Searching for a place to live in any part of the world is in most cases a headache. In Germany, the high demand for apartments for rent in Berlin makes finding a place to move into a very frustrating affair. In this article, I’ll share with you some tips to ease your apartment hunting in Berlin.
Let’s get into it.
1. You Will Not Get an Apartment Overnight
To find the right apartment for you will take time and a lot of work. The German Tenants Association says “it can take several months for an individual with a middle-income salary to locate a centrally located flat.” So don’t be in a rush actually the more time you spend apartment hunting the better. Rushing the process could, for example, see you move into an apartment that you hate within days or sign a rent agreement that is not in your favor.
Take time to understand the Berlin rental market, documents required to rent an apartment and how to make a good first impression on potential property managers.
2. Always Be On the Lookout for New Apartment Listings
Because of the high number of people looking for apartments in Berlin competition for the few available houses is stiff. Property managers usually receive many viewing requests from potential tenants immediately after posting their apartment online.
To give you a better chance of getting an apartment check for apartments on offer regularly and aim to be among the first to send a viewing request. Once their mailboxes are full property managers are likely to work on a first come first basis meaning making an early application could make a big difference.
3. Be Ready With Your Paperwork
When you’re invited for a property viewing know that you’re not alone. The property manager has likely selected a dozen or so other candidates to see the property. So you need to give yourself an edge over the rest. One way to do this is to come prepared with the necessary documents required to rent the apartment. Some of the documents to carry along with you to the viewing include:
- Proof of your salary for the last three month. This will show you have a source of income and will be able to pay the rent.
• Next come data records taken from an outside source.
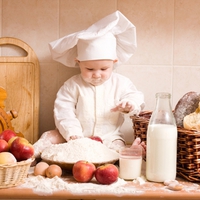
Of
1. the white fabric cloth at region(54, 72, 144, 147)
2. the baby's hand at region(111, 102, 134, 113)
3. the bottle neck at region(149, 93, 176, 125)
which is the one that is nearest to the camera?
the bottle neck at region(149, 93, 176, 125)

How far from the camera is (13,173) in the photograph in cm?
97

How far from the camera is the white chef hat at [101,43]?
135cm

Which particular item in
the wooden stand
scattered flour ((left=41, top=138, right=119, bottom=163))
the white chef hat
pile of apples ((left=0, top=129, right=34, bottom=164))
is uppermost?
the white chef hat

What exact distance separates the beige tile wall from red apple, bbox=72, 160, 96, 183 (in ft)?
1.88

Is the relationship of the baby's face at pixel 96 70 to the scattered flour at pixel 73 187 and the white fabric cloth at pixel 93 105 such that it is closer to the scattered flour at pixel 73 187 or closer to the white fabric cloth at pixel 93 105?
the white fabric cloth at pixel 93 105

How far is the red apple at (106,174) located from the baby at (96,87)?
32 centimetres

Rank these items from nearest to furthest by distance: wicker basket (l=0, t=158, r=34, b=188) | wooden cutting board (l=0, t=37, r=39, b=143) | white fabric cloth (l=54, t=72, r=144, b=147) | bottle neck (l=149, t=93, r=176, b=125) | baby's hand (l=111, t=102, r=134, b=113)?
wicker basket (l=0, t=158, r=34, b=188) < bottle neck (l=149, t=93, r=176, b=125) < baby's hand (l=111, t=102, r=134, b=113) < white fabric cloth (l=54, t=72, r=144, b=147) < wooden cutting board (l=0, t=37, r=39, b=143)

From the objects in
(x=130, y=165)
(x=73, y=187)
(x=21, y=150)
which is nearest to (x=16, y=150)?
(x=21, y=150)

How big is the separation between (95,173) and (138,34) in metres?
0.75

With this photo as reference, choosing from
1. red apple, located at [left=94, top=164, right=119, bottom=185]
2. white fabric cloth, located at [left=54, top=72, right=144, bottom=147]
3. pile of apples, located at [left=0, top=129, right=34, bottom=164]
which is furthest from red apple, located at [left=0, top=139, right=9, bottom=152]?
white fabric cloth, located at [left=54, top=72, right=144, bottom=147]

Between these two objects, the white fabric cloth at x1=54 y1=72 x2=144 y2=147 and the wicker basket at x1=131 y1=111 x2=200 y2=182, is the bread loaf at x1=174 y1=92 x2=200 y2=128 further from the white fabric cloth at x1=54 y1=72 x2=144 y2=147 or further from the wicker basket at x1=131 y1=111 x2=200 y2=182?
the white fabric cloth at x1=54 y1=72 x2=144 y2=147

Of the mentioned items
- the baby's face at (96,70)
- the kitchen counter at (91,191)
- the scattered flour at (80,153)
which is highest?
the baby's face at (96,70)

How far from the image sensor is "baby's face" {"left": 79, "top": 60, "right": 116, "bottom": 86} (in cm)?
137

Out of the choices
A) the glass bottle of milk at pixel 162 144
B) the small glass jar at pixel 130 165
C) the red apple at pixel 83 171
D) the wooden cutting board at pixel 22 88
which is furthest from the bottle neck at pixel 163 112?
the wooden cutting board at pixel 22 88
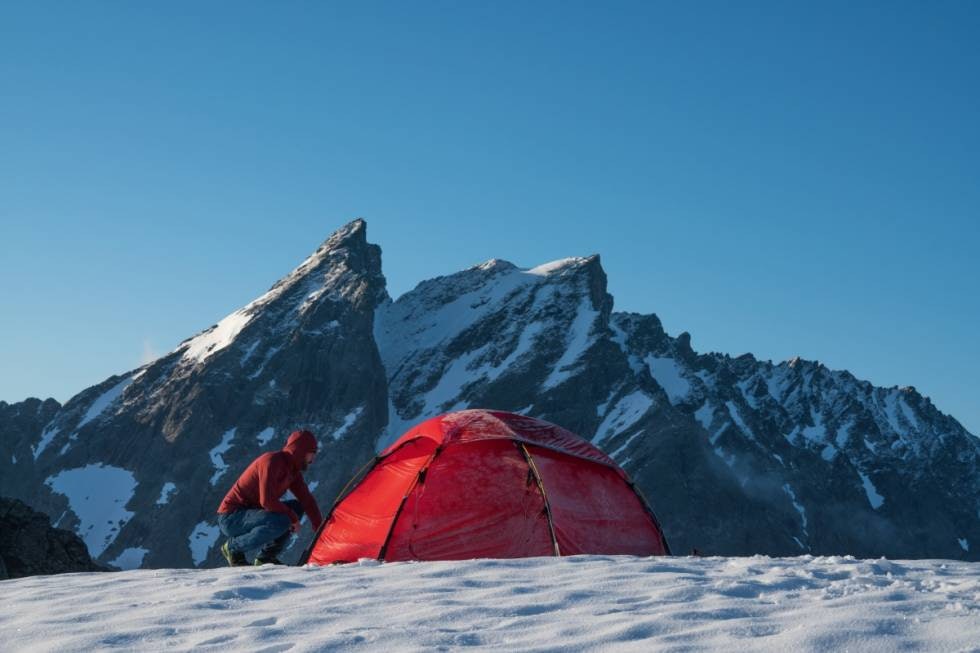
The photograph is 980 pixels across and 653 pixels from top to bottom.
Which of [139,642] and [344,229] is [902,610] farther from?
[344,229]

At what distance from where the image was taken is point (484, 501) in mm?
13617

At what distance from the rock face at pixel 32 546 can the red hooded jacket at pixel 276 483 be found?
15.0 metres

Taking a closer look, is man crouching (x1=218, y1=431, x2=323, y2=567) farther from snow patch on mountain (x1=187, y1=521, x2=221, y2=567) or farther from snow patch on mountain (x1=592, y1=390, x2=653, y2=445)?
snow patch on mountain (x1=592, y1=390, x2=653, y2=445)

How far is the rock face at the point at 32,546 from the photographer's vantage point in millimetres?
25891

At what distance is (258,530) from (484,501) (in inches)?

- A copy of your identity card or passport.
- A “Mietschuldenfreiheitsbescheinigung” which is a letter from your current landlord to prove you pay rent on time. If you’re moving out from home you could carry a “Mietschuldenfreiheit.” This is a letter indicating you lived rent-free at your previous or current residence.
- A credit rating from your bank will also be important. A positive rating shows the property manager they are unlikely to have a problem collecting rent for you. A negative rating, on the other hand, may make it extremely difficult for you to get an apartment to rent.
4. Do Your Research on a Property Manager
When you move to a new apartment you hope to have a cordial relationship with the property manager. At times having such a relationship can be difficult. Some property managers are rude, dishonest, lazy, etc. To avoid moving into an apartment with a property manager you can’t get along with always do some research on them. Your research may lead you to information about how some property managers in Berlin use tricks con their tenants out of their hard earned money.
5. Call Instead of Sending Emails
Property managers usually get hundreds of emails in regards to their properties. A large number of emails may overwhelm the property agent and they can overlook some. That’s why you should follow up your emails with a phone call just in case your email is overlooked.
By making a call you may be able to set up viewing sooner than via email. When you’re given an opportunity to view an apartment ask these questions:
- Is the property owned by an individual or a property company? When you rent from a private individual be prepared to have your contract cancelled if the owner decides to personally use the apartment.
- Are their plans to modernize the apartment? Any modernization plans could result in higher rent.
- Inquire about the heating and water costs. This will give you an indication of how much more you’ll pay on top of your rent.
6. Don’t Sign Your Rental Contract Immediately
When you find an apartment you love you might be tempted to sign the rental agreement on the spot. Don’t do that. Before signing a contract take it to the Berlin Tenants Association for them to go through it and state it is above board.
Doing this simple action will ensure you don’t enter into an agreement with hidden or unclear additional cost.